[Tasks to complete]
A – Using the mailing-list message below, say for each statement whether it agrees with the text. Answer yes or no, and quote the deciding words. (i) The message is dated 13 Feb 2011. (ii) Avi Kivity appears on the To line. (iii) Gleb Natapov calls himself a big qdev fan.
B – From the mailing-list message below, return the stretch from "From: Anthony Liguori" through "Message-ID: <4D57F96B.7010004@codemonkey.ws> (raw)", copied word for word.

[Text excerpt]
From: Anthony Liguori <anthony@codemonkey.ws>
To: Blue Swirl <blauwirbel@gmail.com>
Cc: Chris Wright <chrisw@redhat.com>, Gleb Natapov <gleb@redhat.com>,
kvm@vger.kernel.org, Markus Armbruster <armbru@redhat.com>,
qemu-devel@nongnu.org, Avi Kivity <avi@redhat.com>
Subject: Re: [Qemu-devel] KVM call minutes for Feb 8
Date: Sun, 13 Feb 2011 09:31:55 -0600 [thread overview]
Message-ID: <4D57F96B.7010004@codemonkey.ws> (raw)
In-Reply-To: <AANLkTinQDLT1pLv6NEU+_PYaE-uXMn9vdBKjBo3tU9E0@mail.gmail.com>
On 02/11/2011 12:14 PM, Blue Swirl wrote:
> On Thu, Feb 10, 2011 at 6:05 PM, Anthony Liguori<anthony@codemonkey.ws> wrote:
>
>> On 02/10/2011 03:20 PM, Gleb Natapov wrote:
>>
>>> Jugging by how well all previous conversion went we will end up with one
>>> more way of creating devices. One legacy, another qdev and your new one.
>>> And what is the problem with qdev again (not that I am a big qdev fan)?

(Dataset entries)
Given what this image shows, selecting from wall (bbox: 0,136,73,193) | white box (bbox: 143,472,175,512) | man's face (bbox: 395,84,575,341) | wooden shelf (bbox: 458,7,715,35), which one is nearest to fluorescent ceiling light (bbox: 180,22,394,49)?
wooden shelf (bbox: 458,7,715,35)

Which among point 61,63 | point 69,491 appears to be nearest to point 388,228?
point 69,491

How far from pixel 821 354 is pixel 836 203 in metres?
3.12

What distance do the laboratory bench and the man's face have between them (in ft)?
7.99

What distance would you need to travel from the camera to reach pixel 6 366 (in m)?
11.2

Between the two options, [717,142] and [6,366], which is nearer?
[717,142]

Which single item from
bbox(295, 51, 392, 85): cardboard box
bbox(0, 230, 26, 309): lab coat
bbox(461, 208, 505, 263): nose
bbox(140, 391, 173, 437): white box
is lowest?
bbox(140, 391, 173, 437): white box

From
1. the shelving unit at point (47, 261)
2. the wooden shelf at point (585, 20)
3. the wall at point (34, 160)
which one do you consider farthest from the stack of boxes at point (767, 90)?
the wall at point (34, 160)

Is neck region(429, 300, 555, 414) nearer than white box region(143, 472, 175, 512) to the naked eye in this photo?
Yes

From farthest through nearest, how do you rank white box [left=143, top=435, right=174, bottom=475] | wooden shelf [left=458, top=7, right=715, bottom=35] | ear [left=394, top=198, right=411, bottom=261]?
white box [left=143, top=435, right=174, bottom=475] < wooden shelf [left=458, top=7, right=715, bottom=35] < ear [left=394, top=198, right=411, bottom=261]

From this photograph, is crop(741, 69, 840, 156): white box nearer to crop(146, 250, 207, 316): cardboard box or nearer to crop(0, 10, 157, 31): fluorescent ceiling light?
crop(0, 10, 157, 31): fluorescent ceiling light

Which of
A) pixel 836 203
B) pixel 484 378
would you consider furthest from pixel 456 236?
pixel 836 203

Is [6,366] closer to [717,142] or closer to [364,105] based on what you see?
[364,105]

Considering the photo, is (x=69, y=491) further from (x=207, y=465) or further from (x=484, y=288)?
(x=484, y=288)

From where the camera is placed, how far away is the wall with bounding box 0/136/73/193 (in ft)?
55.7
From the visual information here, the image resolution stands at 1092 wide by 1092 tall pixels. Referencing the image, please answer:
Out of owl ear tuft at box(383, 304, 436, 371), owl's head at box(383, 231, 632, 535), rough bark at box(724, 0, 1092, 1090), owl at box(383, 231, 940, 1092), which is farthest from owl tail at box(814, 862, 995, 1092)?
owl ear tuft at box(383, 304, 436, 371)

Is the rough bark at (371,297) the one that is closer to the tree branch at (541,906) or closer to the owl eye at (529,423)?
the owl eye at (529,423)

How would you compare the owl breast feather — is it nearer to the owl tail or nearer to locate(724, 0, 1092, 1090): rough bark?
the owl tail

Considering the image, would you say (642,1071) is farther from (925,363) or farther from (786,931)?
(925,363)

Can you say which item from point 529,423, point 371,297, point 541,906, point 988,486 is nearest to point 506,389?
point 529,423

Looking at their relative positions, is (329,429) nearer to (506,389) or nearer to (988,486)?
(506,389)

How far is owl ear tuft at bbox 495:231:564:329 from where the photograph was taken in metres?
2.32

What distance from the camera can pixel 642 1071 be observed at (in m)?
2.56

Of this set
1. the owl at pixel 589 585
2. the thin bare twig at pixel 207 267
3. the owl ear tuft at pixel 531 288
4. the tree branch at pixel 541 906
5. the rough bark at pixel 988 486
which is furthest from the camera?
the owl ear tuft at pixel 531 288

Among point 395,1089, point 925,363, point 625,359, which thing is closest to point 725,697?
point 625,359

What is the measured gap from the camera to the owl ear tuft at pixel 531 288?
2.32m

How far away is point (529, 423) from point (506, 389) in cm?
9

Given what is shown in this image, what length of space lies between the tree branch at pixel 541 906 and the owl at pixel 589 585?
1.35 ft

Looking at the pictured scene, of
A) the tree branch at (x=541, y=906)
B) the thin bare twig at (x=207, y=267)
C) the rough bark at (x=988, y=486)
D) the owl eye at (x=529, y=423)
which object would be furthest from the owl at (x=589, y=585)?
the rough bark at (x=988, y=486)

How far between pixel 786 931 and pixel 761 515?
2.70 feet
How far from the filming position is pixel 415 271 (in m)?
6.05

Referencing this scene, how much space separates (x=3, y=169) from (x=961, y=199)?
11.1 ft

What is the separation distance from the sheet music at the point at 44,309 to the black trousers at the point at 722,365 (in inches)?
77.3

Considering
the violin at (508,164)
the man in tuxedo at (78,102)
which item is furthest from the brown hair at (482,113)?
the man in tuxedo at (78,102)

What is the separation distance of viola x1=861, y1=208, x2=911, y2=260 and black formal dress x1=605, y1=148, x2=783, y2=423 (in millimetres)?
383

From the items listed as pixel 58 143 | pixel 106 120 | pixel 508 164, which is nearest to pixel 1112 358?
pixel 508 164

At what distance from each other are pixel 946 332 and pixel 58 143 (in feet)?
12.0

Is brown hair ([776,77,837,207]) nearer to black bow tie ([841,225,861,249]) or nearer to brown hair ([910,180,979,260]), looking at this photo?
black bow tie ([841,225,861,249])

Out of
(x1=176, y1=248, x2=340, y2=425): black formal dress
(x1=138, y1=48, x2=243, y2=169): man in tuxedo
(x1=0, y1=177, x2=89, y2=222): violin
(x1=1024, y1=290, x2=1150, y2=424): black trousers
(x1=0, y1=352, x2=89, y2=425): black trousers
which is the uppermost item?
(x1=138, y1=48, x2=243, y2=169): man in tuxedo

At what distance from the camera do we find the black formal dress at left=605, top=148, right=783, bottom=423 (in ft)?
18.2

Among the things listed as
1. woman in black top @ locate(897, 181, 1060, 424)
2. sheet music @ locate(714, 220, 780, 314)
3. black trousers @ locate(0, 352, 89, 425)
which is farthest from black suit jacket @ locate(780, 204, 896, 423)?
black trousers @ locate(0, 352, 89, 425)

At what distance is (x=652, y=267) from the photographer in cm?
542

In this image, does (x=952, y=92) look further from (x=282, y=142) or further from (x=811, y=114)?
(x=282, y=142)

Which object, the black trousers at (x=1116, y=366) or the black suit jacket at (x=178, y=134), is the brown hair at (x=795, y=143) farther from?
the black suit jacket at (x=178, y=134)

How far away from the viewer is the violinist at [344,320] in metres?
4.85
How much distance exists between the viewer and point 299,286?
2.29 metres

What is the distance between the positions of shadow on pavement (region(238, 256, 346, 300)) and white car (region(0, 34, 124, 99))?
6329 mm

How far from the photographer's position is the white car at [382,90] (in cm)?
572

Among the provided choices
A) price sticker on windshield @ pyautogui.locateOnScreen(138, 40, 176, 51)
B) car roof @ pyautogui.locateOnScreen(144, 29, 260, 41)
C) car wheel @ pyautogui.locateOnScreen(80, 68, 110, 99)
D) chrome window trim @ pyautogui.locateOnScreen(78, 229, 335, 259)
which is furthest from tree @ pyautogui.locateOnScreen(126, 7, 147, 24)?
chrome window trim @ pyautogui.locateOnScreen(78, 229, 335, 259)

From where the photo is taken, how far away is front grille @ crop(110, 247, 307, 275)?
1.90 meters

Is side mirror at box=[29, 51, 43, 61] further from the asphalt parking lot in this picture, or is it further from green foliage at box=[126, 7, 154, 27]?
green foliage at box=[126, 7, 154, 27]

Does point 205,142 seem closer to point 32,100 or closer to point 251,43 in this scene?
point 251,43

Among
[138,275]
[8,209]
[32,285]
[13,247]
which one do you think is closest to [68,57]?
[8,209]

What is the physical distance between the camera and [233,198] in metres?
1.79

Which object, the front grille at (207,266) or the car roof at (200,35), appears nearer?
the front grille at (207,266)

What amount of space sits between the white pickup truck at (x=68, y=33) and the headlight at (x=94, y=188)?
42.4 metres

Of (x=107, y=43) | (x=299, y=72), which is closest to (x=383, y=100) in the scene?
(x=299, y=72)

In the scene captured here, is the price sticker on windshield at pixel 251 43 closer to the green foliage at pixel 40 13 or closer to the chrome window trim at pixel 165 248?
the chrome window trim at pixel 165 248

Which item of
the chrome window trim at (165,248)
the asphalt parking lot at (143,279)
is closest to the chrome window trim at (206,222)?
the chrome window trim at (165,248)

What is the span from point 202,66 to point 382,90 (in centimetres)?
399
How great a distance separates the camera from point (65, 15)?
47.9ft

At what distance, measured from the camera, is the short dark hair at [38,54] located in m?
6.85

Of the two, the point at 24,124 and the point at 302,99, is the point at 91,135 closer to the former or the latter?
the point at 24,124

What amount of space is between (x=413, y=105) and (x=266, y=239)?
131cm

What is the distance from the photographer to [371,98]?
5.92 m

[Written responses]
A –
(i) Yes: "Date: Sun, 13 Feb 2011 09:31:55 -0600"
(ii) No: "To: Blue Swirl <blauwirbel@gmail.com>"
(iii) No: "not that I am a big qdev fan"

B –
From: Anthony Liguori <anthony@codemonkey.ws>
To: Blue Swirl <blauwirbel@gmail.com>
Cc: Chris Wright <chrisw@redhat.com>, Gleb Natapov <gleb@redhat.com>,
kvm@vger.kernel.org, Markus Armbruster <armbru@redhat.com>,
qemu-devel@nongnu.org, Avi Kivity <avi@redhat.com>
Subject: Re: [Qemu-devel] KVM call minutes for Feb 8
Date: Sun, 13 Feb 2011 09:31:55 -0600 [thread overview]
Message-ID: <4D57F96B.7010004@codemonkey.ws> (raw)